Volume 4, Number 3 · March 11, 1965

New Novels

By Bernard Bergonzi
The Jealous God
by John Braine

Houghton Mifflin, 287 pp., $4.95

One Day
by Wright Morris

Atheneum, 433 pp., $5.95

Full Fathom Five
by John Stewart Carter

Houghton Mifflin, 246 pp., $4.95

It was not a good sign when John Braine's last novel turned out to be a sequel to Room at the Top. If it suggested that Mr. Braine had a commendable faith in the possibilities of his character Joe Lampton, it also implied that his novelistic talents, which had never struck one as particularly fertile, were being forced into the sad and dangerous course of self-imitation. His new novel, however, sweeps away any suggestion of failing inventiveness. The milieu is still what Mr. Braine knows best and what we have come to expect from him: middle-class life in and around a small, fairly scruffy Yorkshire town.

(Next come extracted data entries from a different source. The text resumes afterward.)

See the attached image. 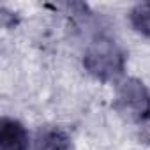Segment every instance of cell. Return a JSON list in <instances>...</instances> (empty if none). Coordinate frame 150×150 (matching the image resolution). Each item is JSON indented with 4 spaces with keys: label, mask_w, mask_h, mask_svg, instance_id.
Returning a JSON list of instances; mask_svg holds the SVG:
<instances>
[{
    "label": "cell",
    "mask_w": 150,
    "mask_h": 150,
    "mask_svg": "<svg viewBox=\"0 0 150 150\" xmlns=\"http://www.w3.org/2000/svg\"><path fill=\"white\" fill-rule=\"evenodd\" d=\"M28 132L21 122L4 117L0 120V150H28Z\"/></svg>",
    "instance_id": "3"
},
{
    "label": "cell",
    "mask_w": 150,
    "mask_h": 150,
    "mask_svg": "<svg viewBox=\"0 0 150 150\" xmlns=\"http://www.w3.org/2000/svg\"><path fill=\"white\" fill-rule=\"evenodd\" d=\"M83 65L94 78L101 81H115L124 72L125 55L115 41L108 37H97L87 48Z\"/></svg>",
    "instance_id": "1"
},
{
    "label": "cell",
    "mask_w": 150,
    "mask_h": 150,
    "mask_svg": "<svg viewBox=\"0 0 150 150\" xmlns=\"http://www.w3.org/2000/svg\"><path fill=\"white\" fill-rule=\"evenodd\" d=\"M71 138L60 127H44L37 132L35 150H69Z\"/></svg>",
    "instance_id": "4"
},
{
    "label": "cell",
    "mask_w": 150,
    "mask_h": 150,
    "mask_svg": "<svg viewBox=\"0 0 150 150\" xmlns=\"http://www.w3.org/2000/svg\"><path fill=\"white\" fill-rule=\"evenodd\" d=\"M115 110L138 125L150 124V92L145 83L136 78L122 81L117 92Z\"/></svg>",
    "instance_id": "2"
},
{
    "label": "cell",
    "mask_w": 150,
    "mask_h": 150,
    "mask_svg": "<svg viewBox=\"0 0 150 150\" xmlns=\"http://www.w3.org/2000/svg\"><path fill=\"white\" fill-rule=\"evenodd\" d=\"M129 20L136 32L150 37V2L136 4L129 13Z\"/></svg>",
    "instance_id": "5"
}]
</instances>
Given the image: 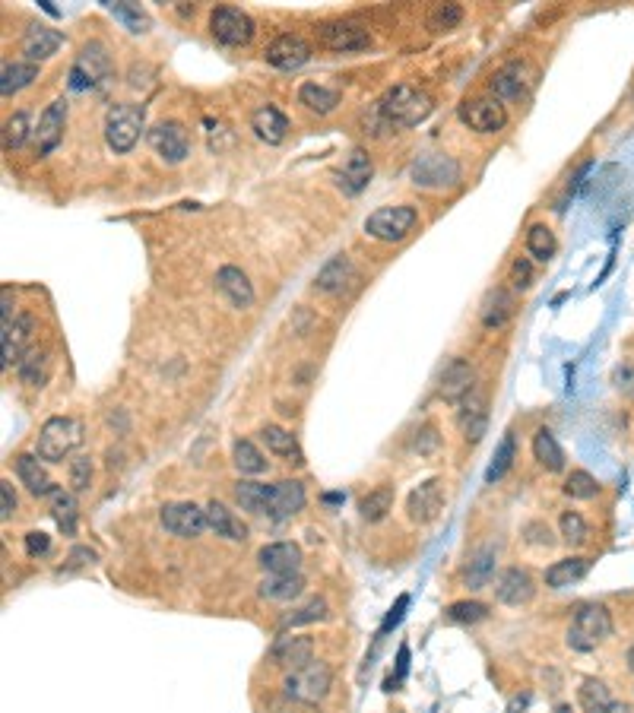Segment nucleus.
Instances as JSON below:
<instances>
[{
	"label": "nucleus",
	"instance_id": "nucleus-1",
	"mask_svg": "<svg viewBox=\"0 0 634 713\" xmlns=\"http://www.w3.org/2000/svg\"><path fill=\"white\" fill-rule=\"evenodd\" d=\"M432 96L419 86H409V83H397L384 92V99L378 102V111L384 115L387 124L394 127H416L422 124L428 115H432Z\"/></svg>",
	"mask_w": 634,
	"mask_h": 713
},
{
	"label": "nucleus",
	"instance_id": "nucleus-2",
	"mask_svg": "<svg viewBox=\"0 0 634 713\" xmlns=\"http://www.w3.org/2000/svg\"><path fill=\"white\" fill-rule=\"evenodd\" d=\"M80 444H83V425L70 416H54L39 431L35 457H42L45 463H64Z\"/></svg>",
	"mask_w": 634,
	"mask_h": 713
},
{
	"label": "nucleus",
	"instance_id": "nucleus-3",
	"mask_svg": "<svg viewBox=\"0 0 634 713\" xmlns=\"http://www.w3.org/2000/svg\"><path fill=\"white\" fill-rule=\"evenodd\" d=\"M333 685V675H330V666L321 663V660H311L308 666L295 669L286 675V698L295 701V704H305V707H314L327 698V691Z\"/></svg>",
	"mask_w": 634,
	"mask_h": 713
},
{
	"label": "nucleus",
	"instance_id": "nucleus-4",
	"mask_svg": "<svg viewBox=\"0 0 634 713\" xmlns=\"http://www.w3.org/2000/svg\"><path fill=\"white\" fill-rule=\"evenodd\" d=\"M143 108L140 105H130V102H121L108 111L105 118V143L115 149L118 156L130 153V149L137 146L140 134H143Z\"/></svg>",
	"mask_w": 634,
	"mask_h": 713
},
{
	"label": "nucleus",
	"instance_id": "nucleus-5",
	"mask_svg": "<svg viewBox=\"0 0 634 713\" xmlns=\"http://www.w3.org/2000/svg\"><path fill=\"white\" fill-rule=\"evenodd\" d=\"M612 634V618L606 612V606H581L574 612V622L568 628V644L574 650H596L606 637Z\"/></svg>",
	"mask_w": 634,
	"mask_h": 713
},
{
	"label": "nucleus",
	"instance_id": "nucleus-6",
	"mask_svg": "<svg viewBox=\"0 0 634 713\" xmlns=\"http://www.w3.org/2000/svg\"><path fill=\"white\" fill-rule=\"evenodd\" d=\"M416 222H419V213L413 206H381V210H375L365 219V232L371 238L394 245V241H403L416 229Z\"/></svg>",
	"mask_w": 634,
	"mask_h": 713
},
{
	"label": "nucleus",
	"instance_id": "nucleus-7",
	"mask_svg": "<svg viewBox=\"0 0 634 713\" xmlns=\"http://www.w3.org/2000/svg\"><path fill=\"white\" fill-rule=\"evenodd\" d=\"M210 32L219 45L241 48L254 39V20L238 7H216L210 16Z\"/></svg>",
	"mask_w": 634,
	"mask_h": 713
},
{
	"label": "nucleus",
	"instance_id": "nucleus-8",
	"mask_svg": "<svg viewBox=\"0 0 634 713\" xmlns=\"http://www.w3.org/2000/svg\"><path fill=\"white\" fill-rule=\"evenodd\" d=\"M111 70V61H108V51L99 45V42H89L83 45V51L77 54V61L70 67V89H96Z\"/></svg>",
	"mask_w": 634,
	"mask_h": 713
},
{
	"label": "nucleus",
	"instance_id": "nucleus-9",
	"mask_svg": "<svg viewBox=\"0 0 634 713\" xmlns=\"http://www.w3.org/2000/svg\"><path fill=\"white\" fill-rule=\"evenodd\" d=\"M159 523L165 527V533H172L178 539H194L203 530H210L207 527V511H200L197 504H191V501L165 504L162 514H159Z\"/></svg>",
	"mask_w": 634,
	"mask_h": 713
},
{
	"label": "nucleus",
	"instance_id": "nucleus-10",
	"mask_svg": "<svg viewBox=\"0 0 634 713\" xmlns=\"http://www.w3.org/2000/svg\"><path fill=\"white\" fill-rule=\"evenodd\" d=\"M409 175H413V184L419 187H454L460 181V165L451 156L425 153L413 162Z\"/></svg>",
	"mask_w": 634,
	"mask_h": 713
},
{
	"label": "nucleus",
	"instance_id": "nucleus-11",
	"mask_svg": "<svg viewBox=\"0 0 634 713\" xmlns=\"http://www.w3.org/2000/svg\"><path fill=\"white\" fill-rule=\"evenodd\" d=\"M149 146H153L156 156L169 165H178L191 156V137L178 121H162L149 130Z\"/></svg>",
	"mask_w": 634,
	"mask_h": 713
},
{
	"label": "nucleus",
	"instance_id": "nucleus-12",
	"mask_svg": "<svg viewBox=\"0 0 634 713\" xmlns=\"http://www.w3.org/2000/svg\"><path fill=\"white\" fill-rule=\"evenodd\" d=\"M32 330H35V321L32 314H16L10 321H4L0 327V352H4V368H10L13 362L20 365L29 352V343H32Z\"/></svg>",
	"mask_w": 634,
	"mask_h": 713
},
{
	"label": "nucleus",
	"instance_id": "nucleus-13",
	"mask_svg": "<svg viewBox=\"0 0 634 713\" xmlns=\"http://www.w3.org/2000/svg\"><path fill=\"white\" fill-rule=\"evenodd\" d=\"M371 175H375V165H371L368 153H365L362 146H352L349 153H346V159H343V165L337 168V187H340L343 194L356 197V194H362L365 187H368Z\"/></svg>",
	"mask_w": 634,
	"mask_h": 713
},
{
	"label": "nucleus",
	"instance_id": "nucleus-14",
	"mask_svg": "<svg viewBox=\"0 0 634 713\" xmlns=\"http://www.w3.org/2000/svg\"><path fill=\"white\" fill-rule=\"evenodd\" d=\"M460 118H463V124H470L473 130H479V134H495V130H501L508 124V111L498 99L486 96V99L466 102L460 108Z\"/></svg>",
	"mask_w": 634,
	"mask_h": 713
},
{
	"label": "nucleus",
	"instance_id": "nucleus-15",
	"mask_svg": "<svg viewBox=\"0 0 634 713\" xmlns=\"http://www.w3.org/2000/svg\"><path fill=\"white\" fill-rule=\"evenodd\" d=\"M311 61V45L302 39V35H279V39L270 42L267 48V64H273L276 70H298Z\"/></svg>",
	"mask_w": 634,
	"mask_h": 713
},
{
	"label": "nucleus",
	"instance_id": "nucleus-16",
	"mask_svg": "<svg viewBox=\"0 0 634 713\" xmlns=\"http://www.w3.org/2000/svg\"><path fill=\"white\" fill-rule=\"evenodd\" d=\"M356 283H359V270L352 267V260L346 254H340V257L327 260V264L321 267L314 286H317V292H324V295H343Z\"/></svg>",
	"mask_w": 634,
	"mask_h": 713
},
{
	"label": "nucleus",
	"instance_id": "nucleus-17",
	"mask_svg": "<svg viewBox=\"0 0 634 713\" xmlns=\"http://www.w3.org/2000/svg\"><path fill=\"white\" fill-rule=\"evenodd\" d=\"M457 425L463 431L466 441H482L489 428V406H486V397H482L479 390H473L470 397H463L457 403Z\"/></svg>",
	"mask_w": 634,
	"mask_h": 713
},
{
	"label": "nucleus",
	"instance_id": "nucleus-18",
	"mask_svg": "<svg viewBox=\"0 0 634 713\" xmlns=\"http://www.w3.org/2000/svg\"><path fill=\"white\" fill-rule=\"evenodd\" d=\"M321 42H324L330 51H343V54H349V51H362V48H368L371 35H368V29L359 26V23L337 20V23H324V26H321Z\"/></svg>",
	"mask_w": 634,
	"mask_h": 713
},
{
	"label": "nucleus",
	"instance_id": "nucleus-19",
	"mask_svg": "<svg viewBox=\"0 0 634 713\" xmlns=\"http://www.w3.org/2000/svg\"><path fill=\"white\" fill-rule=\"evenodd\" d=\"M441 397L447 403H460L463 397H470V393L476 390V371L470 362H463V359H451L441 374Z\"/></svg>",
	"mask_w": 634,
	"mask_h": 713
},
{
	"label": "nucleus",
	"instance_id": "nucleus-20",
	"mask_svg": "<svg viewBox=\"0 0 634 713\" xmlns=\"http://www.w3.org/2000/svg\"><path fill=\"white\" fill-rule=\"evenodd\" d=\"M64 124H67V102H64V99H54V102L45 108V115L39 118V130H35V149H39L42 156L51 153V149L61 143Z\"/></svg>",
	"mask_w": 634,
	"mask_h": 713
},
{
	"label": "nucleus",
	"instance_id": "nucleus-21",
	"mask_svg": "<svg viewBox=\"0 0 634 713\" xmlns=\"http://www.w3.org/2000/svg\"><path fill=\"white\" fill-rule=\"evenodd\" d=\"M216 289L229 298V305L232 308H251L254 305V286H251V279L245 276V270H238V267H219L216 273Z\"/></svg>",
	"mask_w": 634,
	"mask_h": 713
},
{
	"label": "nucleus",
	"instance_id": "nucleus-22",
	"mask_svg": "<svg viewBox=\"0 0 634 713\" xmlns=\"http://www.w3.org/2000/svg\"><path fill=\"white\" fill-rule=\"evenodd\" d=\"M257 561H260V568L270 574H298L302 549H298L295 542H270V546L260 549Z\"/></svg>",
	"mask_w": 634,
	"mask_h": 713
},
{
	"label": "nucleus",
	"instance_id": "nucleus-23",
	"mask_svg": "<svg viewBox=\"0 0 634 713\" xmlns=\"http://www.w3.org/2000/svg\"><path fill=\"white\" fill-rule=\"evenodd\" d=\"M270 656H273L276 666L295 672V669H302L314 660V644H311V637H279V641L273 644V650H270Z\"/></svg>",
	"mask_w": 634,
	"mask_h": 713
},
{
	"label": "nucleus",
	"instance_id": "nucleus-24",
	"mask_svg": "<svg viewBox=\"0 0 634 713\" xmlns=\"http://www.w3.org/2000/svg\"><path fill=\"white\" fill-rule=\"evenodd\" d=\"M441 508H444V492H441V482H438V479L422 482L419 489L409 495V517H413L416 523L435 520Z\"/></svg>",
	"mask_w": 634,
	"mask_h": 713
},
{
	"label": "nucleus",
	"instance_id": "nucleus-25",
	"mask_svg": "<svg viewBox=\"0 0 634 713\" xmlns=\"http://www.w3.org/2000/svg\"><path fill=\"white\" fill-rule=\"evenodd\" d=\"M495 593L498 599L505 606H524L533 599L536 587H533V577L527 571H520V568H511L498 577V584H495Z\"/></svg>",
	"mask_w": 634,
	"mask_h": 713
},
{
	"label": "nucleus",
	"instance_id": "nucleus-26",
	"mask_svg": "<svg viewBox=\"0 0 634 713\" xmlns=\"http://www.w3.org/2000/svg\"><path fill=\"white\" fill-rule=\"evenodd\" d=\"M251 130L264 143L276 146V143H283L286 134H289V118L279 108H273V105H260L251 115Z\"/></svg>",
	"mask_w": 634,
	"mask_h": 713
},
{
	"label": "nucleus",
	"instance_id": "nucleus-27",
	"mask_svg": "<svg viewBox=\"0 0 634 713\" xmlns=\"http://www.w3.org/2000/svg\"><path fill=\"white\" fill-rule=\"evenodd\" d=\"M302 508H305V489H302V482L286 479V482H276V485H273V495H270V517H273V520L295 517Z\"/></svg>",
	"mask_w": 634,
	"mask_h": 713
},
{
	"label": "nucleus",
	"instance_id": "nucleus-28",
	"mask_svg": "<svg viewBox=\"0 0 634 713\" xmlns=\"http://www.w3.org/2000/svg\"><path fill=\"white\" fill-rule=\"evenodd\" d=\"M58 48H61V32H54L42 23L29 26L26 35H23V54H26V61H32V64L48 61L51 54H58Z\"/></svg>",
	"mask_w": 634,
	"mask_h": 713
},
{
	"label": "nucleus",
	"instance_id": "nucleus-29",
	"mask_svg": "<svg viewBox=\"0 0 634 713\" xmlns=\"http://www.w3.org/2000/svg\"><path fill=\"white\" fill-rule=\"evenodd\" d=\"M530 73L524 64H508V67H501L495 77H492V99L498 102H505V99H520L527 92L530 86Z\"/></svg>",
	"mask_w": 634,
	"mask_h": 713
},
{
	"label": "nucleus",
	"instance_id": "nucleus-30",
	"mask_svg": "<svg viewBox=\"0 0 634 713\" xmlns=\"http://www.w3.org/2000/svg\"><path fill=\"white\" fill-rule=\"evenodd\" d=\"M203 511H207V527H210L216 536L232 539V542H245V539H248V527H245V523H241L229 508H226V504L210 501Z\"/></svg>",
	"mask_w": 634,
	"mask_h": 713
},
{
	"label": "nucleus",
	"instance_id": "nucleus-31",
	"mask_svg": "<svg viewBox=\"0 0 634 713\" xmlns=\"http://www.w3.org/2000/svg\"><path fill=\"white\" fill-rule=\"evenodd\" d=\"M35 80H39V64H32V61L4 64V70H0V96L10 99L20 89L32 86Z\"/></svg>",
	"mask_w": 634,
	"mask_h": 713
},
{
	"label": "nucleus",
	"instance_id": "nucleus-32",
	"mask_svg": "<svg viewBox=\"0 0 634 713\" xmlns=\"http://www.w3.org/2000/svg\"><path fill=\"white\" fill-rule=\"evenodd\" d=\"M16 476H20V482L32 495H51V489H54L48 473H45V466H42V457L20 454L16 457Z\"/></svg>",
	"mask_w": 634,
	"mask_h": 713
},
{
	"label": "nucleus",
	"instance_id": "nucleus-33",
	"mask_svg": "<svg viewBox=\"0 0 634 713\" xmlns=\"http://www.w3.org/2000/svg\"><path fill=\"white\" fill-rule=\"evenodd\" d=\"M260 438H264L267 450L276 457H286L292 463H302V447H298L295 435L286 428H279V425H264L260 428Z\"/></svg>",
	"mask_w": 634,
	"mask_h": 713
},
{
	"label": "nucleus",
	"instance_id": "nucleus-34",
	"mask_svg": "<svg viewBox=\"0 0 634 713\" xmlns=\"http://www.w3.org/2000/svg\"><path fill=\"white\" fill-rule=\"evenodd\" d=\"M590 571V561L587 558H565V561H555V565L546 571V584L552 590H565L571 584H577L581 577H587Z\"/></svg>",
	"mask_w": 634,
	"mask_h": 713
},
{
	"label": "nucleus",
	"instance_id": "nucleus-35",
	"mask_svg": "<svg viewBox=\"0 0 634 713\" xmlns=\"http://www.w3.org/2000/svg\"><path fill=\"white\" fill-rule=\"evenodd\" d=\"M270 495H273V485H264V482H238L235 485V501L251 514L270 517Z\"/></svg>",
	"mask_w": 634,
	"mask_h": 713
},
{
	"label": "nucleus",
	"instance_id": "nucleus-36",
	"mask_svg": "<svg viewBox=\"0 0 634 713\" xmlns=\"http://www.w3.org/2000/svg\"><path fill=\"white\" fill-rule=\"evenodd\" d=\"M298 102H302L308 111H314V115H330V111L340 105V92L327 89L321 83H305L298 89Z\"/></svg>",
	"mask_w": 634,
	"mask_h": 713
},
{
	"label": "nucleus",
	"instance_id": "nucleus-37",
	"mask_svg": "<svg viewBox=\"0 0 634 713\" xmlns=\"http://www.w3.org/2000/svg\"><path fill=\"white\" fill-rule=\"evenodd\" d=\"M305 580L298 574H270L264 584H260V596L264 599H276V603H289L298 593H302Z\"/></svg>",
	"mask_w": 634,
	"mask_h": 713
},
{
	"label": "nucleus",
	"instance_id": "nucleus-38",
	"mask_svg": "<svg viewBox=\"0 0 634 713\" xmlns=\"http://www.w3.org/2000/svg\"><path fill=\"white\" fill-rule=\"evenodd\" d=\"M48 501H51V517L58 520V527L64 533L77 530V498H73V492L61 489V485H54Z\"/></svg>",
	"mask_w": 634,
	"mask_h": 713
},
{
	"label": "nucleus",
	"instance_id": "nucleus-39",
	"mask_svg": "<svg viewBox=\"0 0 634 713\" xmlns=\"http://www.w3.org/2000/svg\"><path fill=\"white\" fill-rule=\"evenodd\" d=\"M533 454H536V460L543 463L549 473H558V469L565 466V450H562V444L555 441V435L549 428H539L536 431V438H533Z\"/></svg>",
	"mask_w": 634,
	"mask_h": 713
},
{
	"label": "nucleus",
	"instance_id": "nucleus-40",
	"mask_svg": "<svg viewBox=\"0 0 634 713\" xmlns=\"http://www.w3.org/2000/svg\"><path fill=\"white\" fill-rule=\"evenodd\" d=\"M514 314V298L508 289H492L482 302V324L486 327H501Z\"/></svg>",
	"mask_w": 634,
	"mask_h": 713
},
{
	"label": "nucleus",
	"instance_id": "nucleus-41",
	"mask_svg": "<svg viewBox=\"0 0 634 713\" xmlns=\"http://www.w3.org/2000/svg\"><path fill=\"white\" fill-rule=\"evenodd\" d=\"M495 577V552L492 549H479L466 568V587L470 590H482Z\"/></svg>",
	"mask_w": 634,
	"mask_h": 713
},
{
	"label": "nucleus",
	"instance_id": "nucleus-42",
	"mask_svg": "<svg viewBox=\"0 0 634 713\" xmlns=\"http://www.w3.org/2000/svg\"><path fill=\"white\" fill-rule=\"evenodd\" d=\"M394 508V492L390 489H375V492H368L362 501H359V511L368 523H378L387 517V511Z\"/></svg>",
	"mask_w": 634,
	"mask_h": 713
},
{
	"label": "nucleus",
	"instance_id": "nucleus-43",
	"mask_svg": "<svg viewBox=\"0 0 634 713\" xmlns=\"http://www.w3.org/2000/svg\"><path fill=\"white\" fill-rule=\"evenodd\" d=\"M527 251L536 257V260H552V254H555V235H552V229L549 225H543V222H536V225H530V232H527Z\"/></svg>",
	"mask_w": 634,
	"mask_h": 713
},
{
	"label": "nucleus",
	"instance_id": "nucleus-44",
	"mask_svg": "<svg viewBox=\"0 0 634 713\" xmlns=\"http://www.w3.org/2000/svg\"><path fill=\"white\" fill-rule=\"evenodd\" d=\"M20 378L29 387H42L45 378H48V355L39 352V349H29L26 359L20 362Z\"/></svg>",
	"mask_w": 634,
	"mask_h": 713
},
{
	"label": "nucleus",
	"instance_id": "nucleus-45",
	"mask_svg": "<svg viewBox=\"0 0 634 713\" xmlns=\"http://www.w3.org/2000/svg\"><path fill=\"white\" fill-rule=\"evenodd\" d=\"M232 457H235V466L241 469V473H248V476H257V473H264V469H267L264 454H260V450L251 441H235Z\"/></svg>",
	"mask_w": 634,
	"mask_h": 713
},
{
	"label": "nucleus",
	"instance_id": "nucleus-46",
	"mask_svg": "<svg viewBox=\"0 0 634 713\" xmlns=\"http://www.w3.org/2000/svg\"><path fill=\"white\" fill-rule=\"evenodd\" d=\"M581 707L584 713H606L612 707V698H609V688L596 679H587L581 685Z\"/></svg>",
	"mask_w": 634,
	"mask_h": 713
},
{
	"label": "nucleus",
	"instance_id": "nucleus-47",
	"mask_svg": "<svg viewBox=\"0 0 634 713\" xmlns=\"http://www.w3.org/2000/svg\"><path fill=\"white\" fill-rule=\"evenodd\" d=\"M105 7L115 13V20H121L134 35L149 29V16H146V10H140V4H105Z\"/></svg>",
	"mask_w": 634,
	"mask_h": 713
},
{
	"label": "nucleus",
	"instance_id": "nucleus-48",
	"mask_svg": "<svg viewBox=\"0 0 634 713\" xmlns=\"http://www.w3.org/2000/svg\"><path fill=\"white\" fill-rule=\"evenodd\" d=\"M29 137V115L26 111H16L13 118H7L4 124V149L10 153V149H20Z\"/></svg>",
	"mask_w": 634,
	"mask_h": 713
},
{
	"label": "nucleus",
	"instance_id": "nucleus-49",
	"mask_svg": "<svg viewBox=\"0 0 634 713\" xmlns=\"http://www.w3.org/2000/svg\"><path fill=\"white\" fill-rule=\"evenodd\" d=\"M511 463H514V435H505V438H501V444H498V450H495V460H492V466H489L486 479H489V482H498V479L511 469Z\"/></svg>",
	"mask_w": 634,
	"mask_h": 713
},
{
	"label": "nucleus",
	"instance_id": "nucleus-50",
	"mask_svg": "<svg viewBox=\"0 0 634 713\" xmlns=\"http://www.w3.org/2000/svg\"><path fill=\"white\" fill-rule=\"evenodd\" d=\"M596 492H600V485H596V479H593L590 473H584V469H574V473L568 476V482H565V495H568V498L587 501V498H593Z\"/></svg>",
	"mask_w": 634,
	"mask_h": 713
},
{
	"label": "nucleus",
	"instance_id": "nucleus-51",
	"mask_svg": "<svg viewBox=\"0 0 634 713\" xmlns=\"http://www.w3.org/2000/svg\"><path fill=\"white\" fill-rule=\"evenodd\" d=\"M460 20H463V10H460L457 4H438V7L432 10V16H428V29L447 32V29H454Z\"/></svg>",
	"mask_w": 634,
	"mask_h": 713
},
{
	"label": "nucleus",
	"instance_id": "nucleus-52",
	"mask_svg": "<svg viewBox=\"0 0 634 713\" xmlns=\"http://www.w3.org/2000/svg\"><path fill=\"white\" fill-rule=\"evenodd\" d=\"M327 618V603L324 599H311V603H305L302 609H295L289 618H286V628H292V625H308V622H324Z\"/></svg>",
	"mask_w": 634,
	"mask_h": 713
},
{
	"label": "nucleus",
	"instance_id": "nucleus-53",
	"mask_svg": "<svg viewBox=\"0 0 634 713\" xmlns=\"http://www.w3.org/2000/svg\"><path fill=\"white\" fill-rule=\"evenodd\" d=\"M486 615H489V609L482 603H454L447 609V618H451V622H460V625H476Z\"/></svg>",
	"mask_w": 634,
	"mask_h": 713
},
{
	"label": "nucleus",
	"instance_id": "nucleus-54",
	"mask_svg": "<svg viewBox=\"0 0 634 713\" xmlns=\"http://www.w3.org/2000/svg\"><path fill=\"white\" fill-rule=\"evenodd\" d=\"M562 536H565L568 546H581V542L587 539V523H584V517L574 514V511L562 514Z\"/></svg>",
	"mask_w": 634,
	"mask_h": 713
},
{
	"label": "nucleus",
	"instance_id": "nucleus-55",
	"mask_svg": "<svg viewBox=\"0 0 634 713\" xmlns=\"http://www.w3.org/2000/svg\"><path fill=\"white\" fill-rule=\"evenodd\" d=\"M70 485H73V492H86L89 485H92V463H89V457L70 460Z\"/></svg>",
	"mask_w": 634,
	"mask_h": 713
},
{
	"label": "nucleus",
	"instance_id": "nucleus-56",
	"mask_svg": "<svg viewBox=\"0 0 634 713\" xmlns=\"http://www.w3.org/2000/svg\"><path fill=\"white\" fill-rule=\"evenodd\" d=\"M530 283H533L530 260H527V257H517L514 264H511V286H514V289H530Z\"/></svg>",
	"mask_w": 634,
	"mask_h": 713
},
{
	"label": "nucleus",
	"instance_id": "nucleus-57",
	"mask_svg": "<svg viewBox=\"0 0 634 713\" xmlns=\"http://www.w3.org/2000/svg\"><path fill=\"white\" fill-rule=\"evenodd\" d=\"M16 511V495L10 482H0V520H10Z\"/></svg>",
	"mask_w": 634,
	"mask_h": 713
},
{
	"label": "nucleus",
	"instance_id": "nucleus-58",
	"mask_svg": "<svg viewBox=\"0 0 634 713\" xmlns=\"http://www.w3.org/2000/svg\"><path fill=\"white\" fill-rule=\"evenodd\" d=\"M51 549V539L45 536V533H39V530H35V533H29L26 536V552L32 555V558H39V555H45Z\"/></svg>",
	"mask_w": 634,
	"mask_h": 713
},
{
	"label": "nucleus",
	"instance_id": "nucleus-59",
	"mask_svg": "<svg viewBox=\"0 0 634 713\" xmlns=\"http://www.w3.org/2000/svg\"><path fill=\"white\" fill-rule=\"evenodd\" d=\"M406 606H409V596H400V599H397V606H394V612L387 615L384 631H390V628H394V625L400 622V618H403V609H406Z\"/></svg>",
	"mask_w": 634,
	"mask_h": 713
},
{
	"label": "nucleus",
	"instance_id": "nucleus-60",
	"mask_svg": "<svg viewBox=\"0 0 634 713\" xmlns=\"http://www.w3.org/2000/svg\"><path fill=\"white\" fill-rule=\"evenodd\" d=\"M606 713H631V707H625V704H619V701H612V707H609Z\"/></svg>",
	"mask_w": 634,
	"mask_h": 713
}]
</instances>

But in this novel he adds a dimension that seemed to have been deliberately left out of his earlier books. Though Mr. Braine is by birth and upbringing a Yorkshire Catholic, it seemed significant that there was no mention at all of Catholicism in his novels, which in other respects drew heavily and obviously on the environments which had moulded him. One of the most interesting things, initially, about The Jealous God is that it is a study of life inside the English Catholic community by someone who grew up in it; usually novels about English Catholics are written by converts. In Mr. Braine's novel the Catholics of Charbury are mostly of second or third generation Irish origin, who still sardonically refer to themselves as 'Micks' and who occasionally frequent, in a rather embarrassed way, a decaying institution called the Hibernian Club, with its portraits of the Pope, De Valera, and James Connolly. The surrounding streets, which once housed poor Irish families, have now been taken over by Pakistanis.